A shortage of vaccines.
Confusing messages about who is at risk.
Challenges accessing diagnostic testing and appropriate treatments.
The public health response to monkeypox looks too much like our nation’s incomplete and inequitable response to COVID-19. For my patients who are living with HIV in New York City, long waits for vaccines and stigmatizing messages have confirmed longstanding fears that the government is uninterested or incapable of responding to the needs of the LGBTQ+ community and people of color.
Yet my patients have a resource too few Americans possess: a relationship with a trusted primary care provider who can answer their questions, connect them with needed care, and fight fear with facts. When my patients ask me, “Is the monkeypox vaccine safe?” they can count on a response from a doctor they trust. They are supported by a care team who can schedule vaccine appointments and help them problem-solve concerns about cost, transportation, and other barriers to care.
As monkeypox spreads quickly, so too have calls for more vaccines and information from trusted community messengers. What should also be emphasized is the role of primary care providers who provide both vaccines and trusted information. As our nation reassesses our public health capacity and strategies, ensuring patients have a relationship with a primary care physician should be a public health priority.
It starts with trust. As an HIV primary care physician, building trust is as essential to my work as using a stethoscope or writing prescriptions. Before patients step into my office, they’ve faced racism and discrimination endemic to our health care system as well as stigma over their HIV status. Knowing their fears and the obstacles that impact their care is as important to me as knowing their vital signs.

Source data:
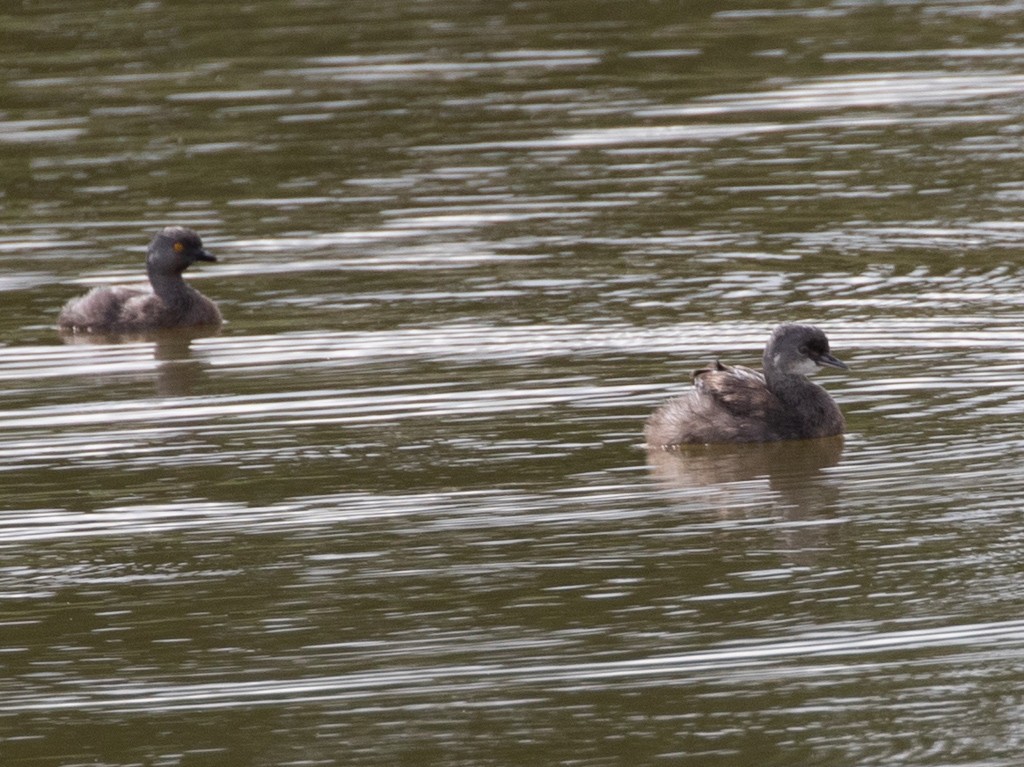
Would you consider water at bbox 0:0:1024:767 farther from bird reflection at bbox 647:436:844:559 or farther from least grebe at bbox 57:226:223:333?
least grebe at bbox 57:226:223:333

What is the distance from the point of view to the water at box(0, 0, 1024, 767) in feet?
27.0

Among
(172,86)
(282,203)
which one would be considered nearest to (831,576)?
(282,203)

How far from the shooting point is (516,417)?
40.8 ft

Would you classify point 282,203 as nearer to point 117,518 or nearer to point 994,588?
point 117,518

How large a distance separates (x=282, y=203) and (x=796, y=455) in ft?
27.9

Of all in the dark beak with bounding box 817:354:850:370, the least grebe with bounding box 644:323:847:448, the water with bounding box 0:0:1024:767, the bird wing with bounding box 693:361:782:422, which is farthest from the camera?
the dark beak with bounding box 817:354:850:370

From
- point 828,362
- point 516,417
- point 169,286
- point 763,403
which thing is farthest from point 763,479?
point 169,286

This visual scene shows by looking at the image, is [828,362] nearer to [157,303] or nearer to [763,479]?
[763,479]

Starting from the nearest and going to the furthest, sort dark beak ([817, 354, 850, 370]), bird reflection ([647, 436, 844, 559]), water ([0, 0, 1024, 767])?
water ([0, 0, 1024, 767]) < bird reflection ([647, 436, 844, 559]) < dark beak ([817, 354, 850, 370])

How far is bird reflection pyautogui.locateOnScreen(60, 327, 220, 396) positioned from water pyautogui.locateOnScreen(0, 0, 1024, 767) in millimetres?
61

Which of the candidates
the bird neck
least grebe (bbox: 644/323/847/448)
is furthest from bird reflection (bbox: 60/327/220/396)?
least grebe (bbox: 644/323/847/448)

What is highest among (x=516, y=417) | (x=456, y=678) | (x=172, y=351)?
(x=172, y=351)

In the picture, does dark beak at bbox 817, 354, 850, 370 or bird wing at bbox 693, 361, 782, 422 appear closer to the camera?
bird wing at bbox 693, 361, 782, 422

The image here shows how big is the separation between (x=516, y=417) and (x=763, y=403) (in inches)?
51.8
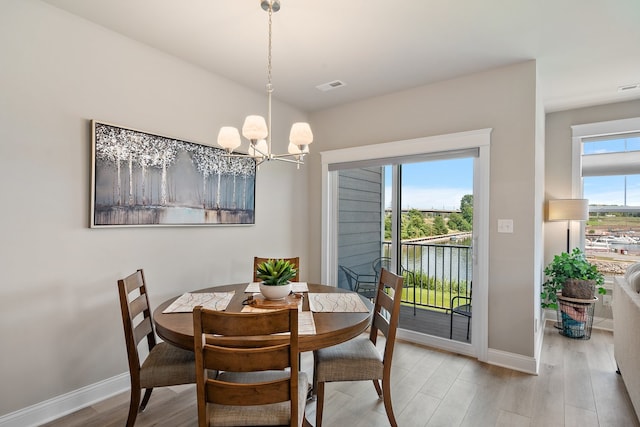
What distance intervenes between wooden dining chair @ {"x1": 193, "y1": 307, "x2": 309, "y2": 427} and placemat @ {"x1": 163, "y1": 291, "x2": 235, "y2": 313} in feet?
1.81

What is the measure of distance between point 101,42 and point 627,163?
5.23 m

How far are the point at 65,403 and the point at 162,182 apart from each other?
63.7 inches

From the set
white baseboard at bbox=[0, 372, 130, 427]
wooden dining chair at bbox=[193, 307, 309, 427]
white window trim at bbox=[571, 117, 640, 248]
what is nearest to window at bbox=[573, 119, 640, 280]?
white window trim at bbox=[571, 117, 640, 248]

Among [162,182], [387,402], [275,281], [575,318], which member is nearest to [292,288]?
[275,281]

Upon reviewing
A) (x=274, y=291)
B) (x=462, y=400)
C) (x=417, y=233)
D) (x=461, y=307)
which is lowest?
(x=462, y=400)

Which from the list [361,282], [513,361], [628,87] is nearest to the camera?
[513,361]

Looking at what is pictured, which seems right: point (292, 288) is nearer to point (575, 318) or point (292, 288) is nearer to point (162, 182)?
point (162, 182)

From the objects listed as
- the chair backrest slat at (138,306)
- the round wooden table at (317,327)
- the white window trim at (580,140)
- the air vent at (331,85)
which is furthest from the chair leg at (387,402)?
the white window trim at (580,140)

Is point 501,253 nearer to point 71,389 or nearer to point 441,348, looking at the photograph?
point 441,348

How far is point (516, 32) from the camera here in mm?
2348

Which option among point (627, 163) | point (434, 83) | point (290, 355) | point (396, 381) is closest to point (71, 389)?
point (290, 355)

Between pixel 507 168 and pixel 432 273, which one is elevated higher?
pixel 507 168

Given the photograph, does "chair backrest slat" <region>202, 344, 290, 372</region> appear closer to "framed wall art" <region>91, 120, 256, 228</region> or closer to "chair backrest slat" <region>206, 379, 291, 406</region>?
"chair backrest slat" <region>206, 379, 291, 406</region>

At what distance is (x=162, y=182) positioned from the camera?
2635 mm
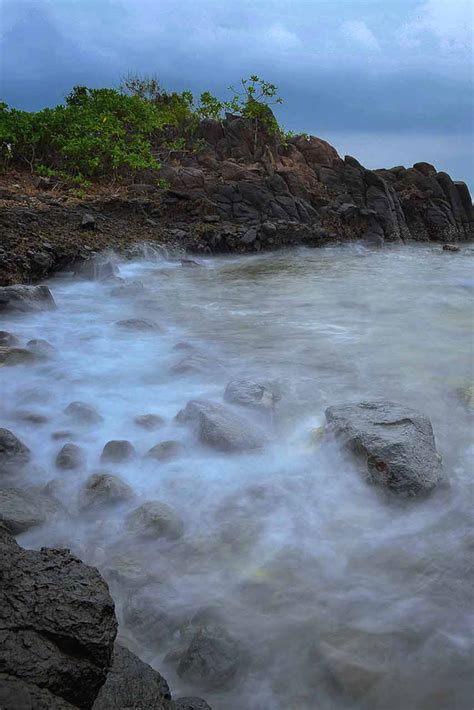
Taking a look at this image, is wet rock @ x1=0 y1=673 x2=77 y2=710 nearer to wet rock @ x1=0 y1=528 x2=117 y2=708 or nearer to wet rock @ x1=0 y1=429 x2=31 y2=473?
wet rock @ x1=0 y1=528 x2=117 y2=708

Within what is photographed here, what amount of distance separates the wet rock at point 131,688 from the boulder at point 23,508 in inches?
57.8

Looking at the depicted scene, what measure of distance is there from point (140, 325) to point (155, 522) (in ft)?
15.0

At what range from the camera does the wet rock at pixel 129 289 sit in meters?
9.85

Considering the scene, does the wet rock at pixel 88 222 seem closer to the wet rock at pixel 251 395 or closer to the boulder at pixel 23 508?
the wet rock at pixel 251 395

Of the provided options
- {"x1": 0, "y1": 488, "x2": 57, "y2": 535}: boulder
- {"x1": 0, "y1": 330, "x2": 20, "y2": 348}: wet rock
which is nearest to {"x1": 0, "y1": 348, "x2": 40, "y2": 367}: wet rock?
{"x1": 0, "y1": 330, "x2": 20, "y2": 348}: wet rock

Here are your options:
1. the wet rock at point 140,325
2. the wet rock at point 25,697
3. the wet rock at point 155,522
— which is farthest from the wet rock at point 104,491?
the wet rock at point 140,325

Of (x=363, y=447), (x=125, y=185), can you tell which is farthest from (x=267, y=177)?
(x=363, y=447)

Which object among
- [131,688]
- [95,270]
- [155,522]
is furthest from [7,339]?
[131,688]

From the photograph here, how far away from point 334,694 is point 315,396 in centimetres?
312

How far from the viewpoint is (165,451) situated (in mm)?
4152

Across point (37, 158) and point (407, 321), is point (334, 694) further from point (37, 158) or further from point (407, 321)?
point (37, 158)

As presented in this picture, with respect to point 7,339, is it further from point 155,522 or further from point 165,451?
point 155,522

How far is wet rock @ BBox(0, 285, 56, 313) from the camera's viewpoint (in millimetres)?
8050

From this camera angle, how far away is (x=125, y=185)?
17891 millimetres
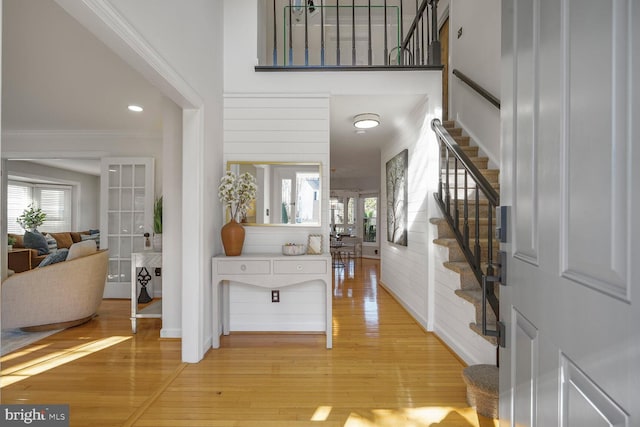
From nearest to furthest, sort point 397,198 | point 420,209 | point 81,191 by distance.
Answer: point 420,209
point 397,198
point 81,191

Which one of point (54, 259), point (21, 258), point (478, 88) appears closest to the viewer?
point (478, 88)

Goal of the exercise:
Pick up the piece on primary care and the monkeypox response after its last sentence and carry it forward. The listing has no role here.

Result of this task:
Unfortunately, our health care system is not set up to support trusted relationships between primary care providers and patients. Despite a landmark 2021 National Academy of Sciences, Engineering and Medicine report that called primary care “the only health care component where an increased supply is associated with better population health and more equitable outcomes,” the U.S. spends half of what other highly developed nations devote to primary care as a share of total healthcare spending.
Underinvestment in primary care has clear implications for health equity. A recent poll from National Opinion Research Center (NORC)/California Health Care Foundation (CHCF) found that those without a primary care provider were more likely to report access, language, and distance barriers. They were also more likely to report negative experiences with health care providers, such as condescension, being asked to repeat information or testing, or having a doctor refuse a test or medication that the patient thought they needed.
Treating immunocompromised patients during the COVID-19 pandemic, I saw firsthand that disconnection from trusted providers can be dangerous in a public health crisis. Now that my patients are facing the new threat of monkeypox, treating them effectively means combating the stigma and discrimination that WHO Director-general Tedros Adhanom Ghebreyesus said, “can be as dangerous as any virus."
To address the challenges presented by emerging pathogens such as monkeypox, we need everyone at the table, including our public and private health care payers, who can help us craft a system where primary care is centered in our delivery system and where we incentivize our providers to deliver high-quality, trust-based care. If we’re asking our primary care providers to do more, we need to increase our investment in them, and do so in a way that drives meaningful value. Funding should incentivize action on inequities in access and outcomes and advance whole-person care that addresses behavioral health and social needs like access to healthy food, housing, and employment. We know this is possible. As an example of payers taking the initiative and collaborating to improve primary care, five of California’s largest health insurance companies recently signed a memorandum of understanding as a pledge to boost investment in and measure the delivery of advanced primary care.
Strengthening the primary care connections patients need throughout their lives will put them in a better position to overcome chronic diseases and newly emerging health threats. In a public health crisis, these relationships will make a life-saving difference. As we’ve seen from COVID-19 and now monkeypox, what happens at the individual level has an impact on the collective public health and wellness of us all.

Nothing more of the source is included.